Feature extraction helps turn images into useful numbers for a model. To check if these features are good, we look at how well the model performs using them. Common metrics include accuracy for simple tasks, but more detailed metrics like precision, recall, and F1 score matter when classes are uneven or errors have different costs.

Why? Because good features help the model tell apart classes clearly. If features are poor, even the best model will struggle, so metrics show if the features capture important info.

Confusion Matrix Example

Imagine a model using extracted features to detect cats vs dogs.
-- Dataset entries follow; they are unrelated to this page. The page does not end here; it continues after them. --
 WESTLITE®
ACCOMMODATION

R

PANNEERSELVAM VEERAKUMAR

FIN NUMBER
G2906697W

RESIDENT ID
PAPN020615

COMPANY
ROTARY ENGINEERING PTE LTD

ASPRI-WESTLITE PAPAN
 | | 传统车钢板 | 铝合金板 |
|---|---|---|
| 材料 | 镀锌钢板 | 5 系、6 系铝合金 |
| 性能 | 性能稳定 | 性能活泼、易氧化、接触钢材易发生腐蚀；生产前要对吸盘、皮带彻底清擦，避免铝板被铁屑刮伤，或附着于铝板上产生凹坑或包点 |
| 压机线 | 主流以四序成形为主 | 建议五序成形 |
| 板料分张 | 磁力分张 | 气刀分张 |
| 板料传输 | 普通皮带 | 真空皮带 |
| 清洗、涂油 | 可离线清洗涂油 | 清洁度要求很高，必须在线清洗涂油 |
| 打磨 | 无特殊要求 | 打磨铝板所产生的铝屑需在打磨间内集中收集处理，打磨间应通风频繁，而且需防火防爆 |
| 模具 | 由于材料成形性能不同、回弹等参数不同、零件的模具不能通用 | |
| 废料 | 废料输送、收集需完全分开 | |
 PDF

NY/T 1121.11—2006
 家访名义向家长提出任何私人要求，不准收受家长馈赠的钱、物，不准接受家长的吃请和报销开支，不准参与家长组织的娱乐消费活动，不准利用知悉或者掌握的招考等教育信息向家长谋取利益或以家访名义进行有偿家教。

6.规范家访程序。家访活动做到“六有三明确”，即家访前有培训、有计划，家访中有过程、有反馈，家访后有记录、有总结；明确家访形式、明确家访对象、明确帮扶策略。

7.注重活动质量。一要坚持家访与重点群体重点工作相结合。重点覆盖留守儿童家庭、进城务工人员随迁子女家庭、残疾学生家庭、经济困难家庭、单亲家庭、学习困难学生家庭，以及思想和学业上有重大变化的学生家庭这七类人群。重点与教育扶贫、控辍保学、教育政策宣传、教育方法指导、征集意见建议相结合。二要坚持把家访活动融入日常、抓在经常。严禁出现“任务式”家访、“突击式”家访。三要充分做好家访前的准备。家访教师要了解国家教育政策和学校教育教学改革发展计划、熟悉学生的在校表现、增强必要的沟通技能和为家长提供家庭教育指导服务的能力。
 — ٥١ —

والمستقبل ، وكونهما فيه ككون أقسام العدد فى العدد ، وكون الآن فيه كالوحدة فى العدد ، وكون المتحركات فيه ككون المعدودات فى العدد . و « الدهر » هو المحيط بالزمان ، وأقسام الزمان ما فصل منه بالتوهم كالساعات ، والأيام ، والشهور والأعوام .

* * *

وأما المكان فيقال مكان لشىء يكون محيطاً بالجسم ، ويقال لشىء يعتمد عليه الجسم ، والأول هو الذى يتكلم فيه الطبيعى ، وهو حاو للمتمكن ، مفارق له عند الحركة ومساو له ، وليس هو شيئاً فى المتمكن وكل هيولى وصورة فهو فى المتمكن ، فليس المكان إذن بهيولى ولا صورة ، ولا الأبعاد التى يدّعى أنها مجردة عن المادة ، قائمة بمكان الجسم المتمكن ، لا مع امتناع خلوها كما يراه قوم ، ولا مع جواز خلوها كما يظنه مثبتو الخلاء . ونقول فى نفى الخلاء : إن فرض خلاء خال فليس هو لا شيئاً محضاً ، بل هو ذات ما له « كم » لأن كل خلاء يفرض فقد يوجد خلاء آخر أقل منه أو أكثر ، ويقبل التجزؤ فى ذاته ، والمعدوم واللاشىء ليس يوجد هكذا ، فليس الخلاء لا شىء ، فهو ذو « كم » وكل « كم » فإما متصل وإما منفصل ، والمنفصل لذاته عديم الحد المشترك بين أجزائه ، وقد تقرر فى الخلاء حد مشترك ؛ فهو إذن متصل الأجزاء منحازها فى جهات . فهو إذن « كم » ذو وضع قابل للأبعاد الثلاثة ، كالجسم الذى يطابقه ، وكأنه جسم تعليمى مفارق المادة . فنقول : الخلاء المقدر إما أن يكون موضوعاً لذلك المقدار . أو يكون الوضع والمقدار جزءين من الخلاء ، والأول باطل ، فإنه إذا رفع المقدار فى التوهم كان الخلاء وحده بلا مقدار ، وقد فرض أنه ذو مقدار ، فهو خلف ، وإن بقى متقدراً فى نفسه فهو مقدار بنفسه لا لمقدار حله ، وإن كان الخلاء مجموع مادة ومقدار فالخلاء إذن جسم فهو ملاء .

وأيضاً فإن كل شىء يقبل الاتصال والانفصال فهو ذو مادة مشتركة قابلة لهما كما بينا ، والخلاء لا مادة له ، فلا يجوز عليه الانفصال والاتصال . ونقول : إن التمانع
Here is a confusion matrix from 100 images:

      | Predicted Cat | Predicted Dog |
      |--------------|---------------|
      | True Cat: 40 | False Dog: 5  |
      | False Cat: 10| True Dog: 45  |
    

From this:

  • True Positives (TP) = 40 (correct cat detections)
  • False Positives (FP) = 10 (dogs wrongly called cats)
  • True Negatives (TN) = 45 (correct dog detections)
  • False Negatives (FN) = 5 (cats missed)
Precision vs Recall Tradeoff

Using features, the model can be tuned to catch more cats (high recall) or be more sure when it says "cat" (high precision).

High Precision: Few wrong cat labels, but might miss some cats (lower recall). Good if false alarms are costly.

High Recall: Finds most cats, but may include some dogs by mistake (lower precision). Good if missing cats is worse.

Example: For a wildlife camera, high recall helps find all cats. For a pet door that opens only for cats, high precision avoids letting dogs in.

Good vs Bad Metric Values for Feature Extraction

Good Features: Model shows balanced precision and recall above 80%, F1 score near 0.85 or higher, and accuracy above 85%. Confusion matrix has low false positives and false negatives.

Bad Features: Model struggles with precision or recall below 50%, F1 score below 0.6, and accuracy near random guessing (50% for two classes). Confusion matrix shows many mistakes.

Common Pitfalls in Metrics for Feature Extraction
  • Accuracy Paradox: High accuracy can hide poor feature quality if classes are imbalanced.
  • Data Leakage: Features accidentally include test info, inflating metrics falsely.
  • Overfitting: Features too tuned to training data cause great training metrics but poor real-world results.
  • Ignoring Class Balance: Not checking precision and recall can miss if features favor one class.
Self Check

Your model using extracted features has 98% accuracy but only 12% recall on the "cat" class. Is it good?

Answer: No. The model misses most cats (low recall), so features likely fail to capture cat traits well. High accuracy is misleading if most images are dogs. You need better features or balance the model.

Key Result
Good feature extraction leads to balanced precision and recall, ensuring the model captures key information for accurate predictions.